Ma non esistono solo lo Stato Islamico, Al-Qaeda e una costellazione di gruppi terroristici. L’Arabia Saudita, una monarchia assoluta, sta conducendo una guerra contro lo Yemen. Le controversie tra Iran e Iraq non si fermano. La Turchia, con il suo nuovo governo filo-islamista, riprende la repressione del popolo curdo e delle opposizioni progressiste. In tutto il Maghreb stanno guadagnando terreno gruppi radicali ispirati all’una o all’altra corrente dell’Islam. Il movimento internazionale dei Fratelli Musulmani estende la sua influenza, cavalcando il dolore causato in strati sociali molto ampi dalla perpetuazione al potere di regimi dispotici e corrotti come quello siriano o egiziano.
I governi dell’Occidente, con i loro alleati nell’area, alimentano questa escalation di tensioni e conflitti. Dopo la distruzione dell’Iraq e della Libia, si tenta di applicare la stessa ricetta alla Siria, con il risultato che tutti possono vedere. Sempre in nome, ovviamente, dei valori della democrazia e della libertà! Ispirandosi al vecchio detto di “a río revuelto ganancia de pescadores”(1), completato dal classico “divide et impera”, perseguono, creando caos, il doppio obiettivo di sempre: mantenere il controllo economico di un’area strategica tenendone lontano la potenziale concorrenza e dotarsi di un’arma potente per rafforzare le egemonie interne ed esterne.
L’ascesa dell’estrema destra in Europa e in America è la risposta desiderata alla creazione, in parte reale e in parte amplificata, di un nemico sia esterno che interno. Creatura che consente di rafforzare il controllo sociale al momento opportuno fino a far scomparire ogni tratto distintivo delle democrazie formali. Il comportamento dell’Ue di fronte all’arrivo dei profughi dalle zone di guerra è la prova del definitivo abbandono dei principi che avevano definito, almeno a livello enunciativo, le politiche del sistema europeo.
D’altro canto, all’interno delle comunità musulmane sempre più numerose in Europa, l’Islam radicale sta guadagnando seguaci in una spirale di feedback con i gruppi xenofobi locali.

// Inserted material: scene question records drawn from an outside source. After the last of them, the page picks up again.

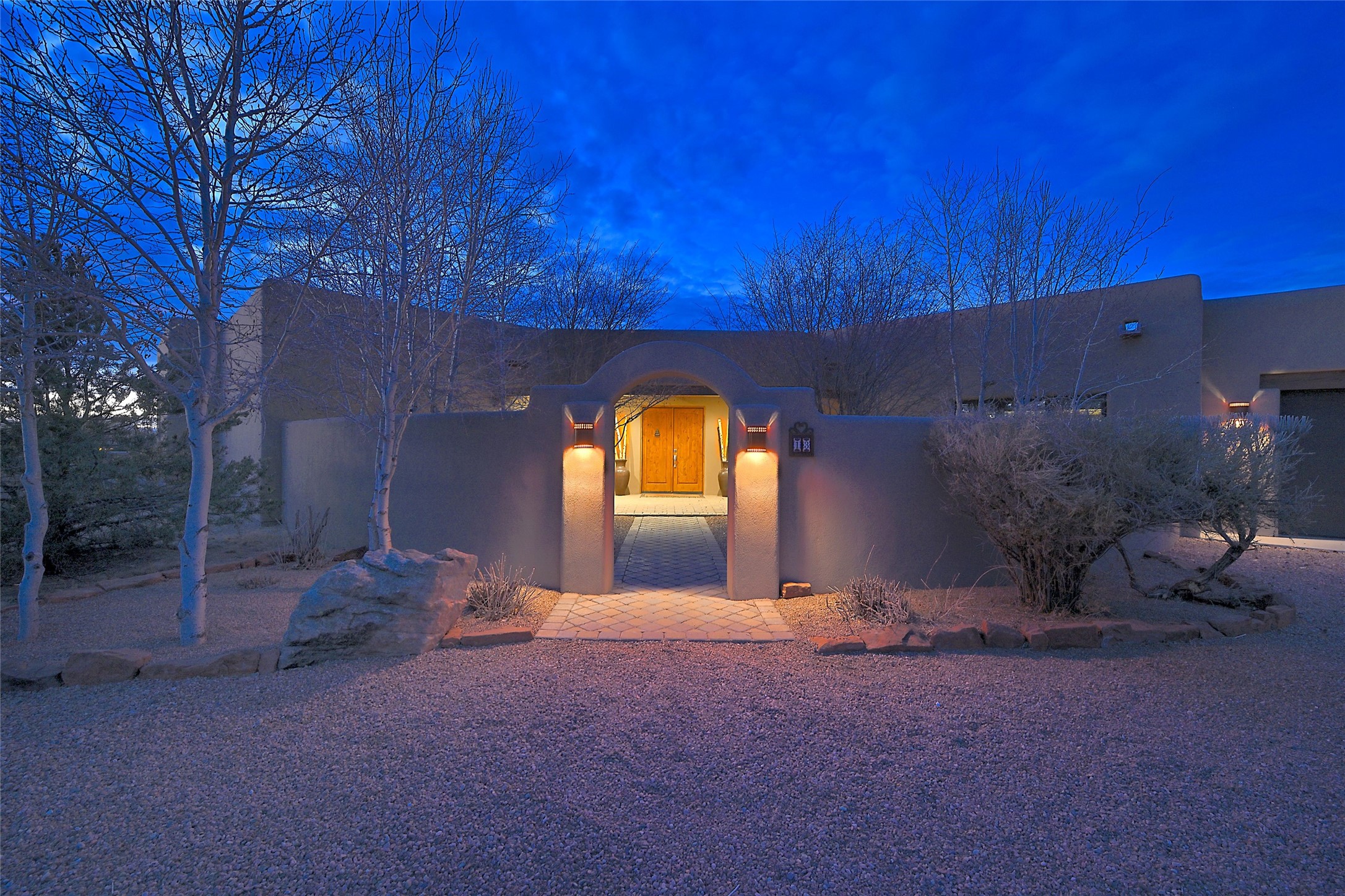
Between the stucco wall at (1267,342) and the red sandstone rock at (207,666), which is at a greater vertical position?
the stucco wall at (1267,342)

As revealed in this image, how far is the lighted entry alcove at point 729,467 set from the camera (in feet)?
20.1

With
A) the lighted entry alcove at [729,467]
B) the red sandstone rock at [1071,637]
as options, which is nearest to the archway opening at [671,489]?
the lighted entry alcove at [729,467]

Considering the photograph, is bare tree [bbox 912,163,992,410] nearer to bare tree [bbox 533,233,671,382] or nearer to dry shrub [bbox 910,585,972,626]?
dry shrub [bbox 910,585,972,626]

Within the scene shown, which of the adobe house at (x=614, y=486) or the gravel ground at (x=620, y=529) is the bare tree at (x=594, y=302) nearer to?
the gravel ground at (x=620, y=529)

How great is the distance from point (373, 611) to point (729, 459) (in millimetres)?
3600

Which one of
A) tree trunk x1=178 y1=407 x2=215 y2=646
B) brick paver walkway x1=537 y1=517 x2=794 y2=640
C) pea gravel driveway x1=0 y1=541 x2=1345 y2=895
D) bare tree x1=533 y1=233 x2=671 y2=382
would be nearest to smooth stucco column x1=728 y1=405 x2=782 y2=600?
brick paver walkway x1=537 y1=517 x2=794 y2=640

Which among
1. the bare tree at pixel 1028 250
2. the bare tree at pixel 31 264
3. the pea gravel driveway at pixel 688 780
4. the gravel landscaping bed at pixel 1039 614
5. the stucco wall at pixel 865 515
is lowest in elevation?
the pea gravel driveway at pixel 688 780

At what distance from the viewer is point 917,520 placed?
6.29m

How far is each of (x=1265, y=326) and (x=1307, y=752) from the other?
35.6ft

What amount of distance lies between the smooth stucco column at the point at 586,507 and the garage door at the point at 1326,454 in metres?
12.1

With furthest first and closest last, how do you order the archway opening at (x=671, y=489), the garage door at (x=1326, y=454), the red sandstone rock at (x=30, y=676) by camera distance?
the garage door at (x=1326, y=454), the archway opening at (x=671, y=489), the red sandstone rock at (x=30, y=676)

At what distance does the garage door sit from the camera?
9883 millimetres

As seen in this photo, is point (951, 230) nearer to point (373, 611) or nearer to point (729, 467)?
point (729, 467)

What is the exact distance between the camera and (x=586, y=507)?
20.5ft
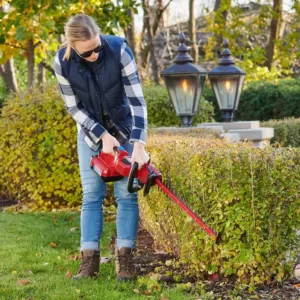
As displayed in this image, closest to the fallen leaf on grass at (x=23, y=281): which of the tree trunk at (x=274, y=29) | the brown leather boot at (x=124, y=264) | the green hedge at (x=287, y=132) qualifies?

Di fronte a questo panorama di enorme complessità, una parte della sinistra sceglie di accettare la narrazione, come si dice oggi, del potere che evoca lo scontro tra culture, tra mondi antagonisti: l’Occidente cristiano e secolarizzato e un Islam impazzito. Proponendo, certo, un’inversione dei ruoli: il “buono” è l’Islam e il “cattivo” è l’Occidente, ma senza mettere in discussione le regole del gioco né, tanto meno, il gioco stesso.
E in questo modo convalida lo scenario di “loro” e “noi”. Uno scenario che lascia fuori, come se non esistesse, la nostra storia ribelle, giusta e solidale, riducendoci tutti a complici in massa della schiavitù bianca e dell’imperialismo colonialista, e allo stesso tempo dipinge il mondo islamico come un insieme omogeneo di popolazioni oppresse dal passato illuminato, mettendo a tacere sotto il simbolo della mezzaluna la lunga storia dell’espansionismo imperialista islamico, il trattamento delle popolazioni sottomesse, le oppressioni di classe “interne”, la tratta degli schiavi, ecc. In altre parole, si crea una caricatura che rispecchia perfettamente quella elaborata dai settori razzisti.
E lo fa in nome della lotta contro l’Islamofobia.
- Traducibile in modo approssimativo con “E’ facile pescare nel torbido”.